Eva and Margot have, each in their own way, confronted the fear, loneliness and isolation that often accompanies becoming solely responsible for something so fragile and precious as a baby. They both bucked up and rose to the challenge.
When Mr. Fickett and Benji learn they are grandfather and father, their reactions reflect their self-centeredness and privilege. Disappointed in her men, Margot reflects, “Their melodrama enraged her. Of course they would not jump for joy. Did she expect them to be happy about Birdie? But the infuriating gasp of tragedy, as if Birdie happened to them. Perhaps their maleness was the problem. As a man, paternity could sneak up on you. It was the ultimate gender chasm.”

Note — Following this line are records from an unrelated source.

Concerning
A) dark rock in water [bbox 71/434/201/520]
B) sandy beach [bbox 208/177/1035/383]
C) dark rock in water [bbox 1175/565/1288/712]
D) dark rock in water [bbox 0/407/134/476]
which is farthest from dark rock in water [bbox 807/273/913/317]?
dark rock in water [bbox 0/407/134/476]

Stillwell’s portrayal of these men is by no means negative or one-dimensional. Within the context of their lives as talented, driven musicians, Mr. Fickett is a good husband and Benji a son to be proud of. Of her son’s reaction to being a father, Margot Fickett reflects, “Her beloved son, her boy, was a brat! She had allowed this, accommodating his talent, pumping him full of himself. Fussing over him.” And of her husband, “I spoiled them both. Andy was also full of his own importance.” Margot realizes she has facilitated a lifestyle of traditional, gendered parenting roles and lowered expectations for her husband, and by extension her son.
The Fickett family is one where issues are sorted out through civil conversation, courtesy, and deference for one another’s feelings. Once the shock has subsided, both men respond with open generosity and concern for Eva and Birdie. There are no unseemly disputes over the minutiae of financial obligations, responsibility, or guilt. The family paradigm simply shifts, expanding to include the newcomers in its civilized orbit.
The profound differences in how parenthood can (and often does) transform the lives of men and women by virtue of biology is a central theme in The Wolf Tone. We experience it directly in the parallels and similarities between the major changes motherhood brings to Margot and Eva’s lives and the contrasting blissful, even ignorant, freedom enjoyed by the novel’s fathers.
The beauty of the book’s language works its magic subtly, adding sensory layers to the reading experience. While the human dramas unfold, the recurring motif of birds nesting on their eggs, protecting them from predators and the extreme vagaries of Montana’s climate, provides a lyrical, musical, accompaniment that subtly underscores the precariousness and demands of new life. The Wolf Tone opens with Margot spying on an owl through binoculars. “Its stillness was impressive. An immunity to loneliness. Hours, days, sitting on those eggs.” As the Ficketts come to terms with the unexpected additions to their family—Eva and the aptly named Birdie—the owlets hatch, christen their wings, and the cycle of seasons, of birth and the struggle to survive and thrive continues.
The Wolf Tone is a deft portrayal of the complexities of motherhood, especially for women with creative aspirations. As a mother and writer myself, this engaging novel resonated like the bass tones of a master cello concerto.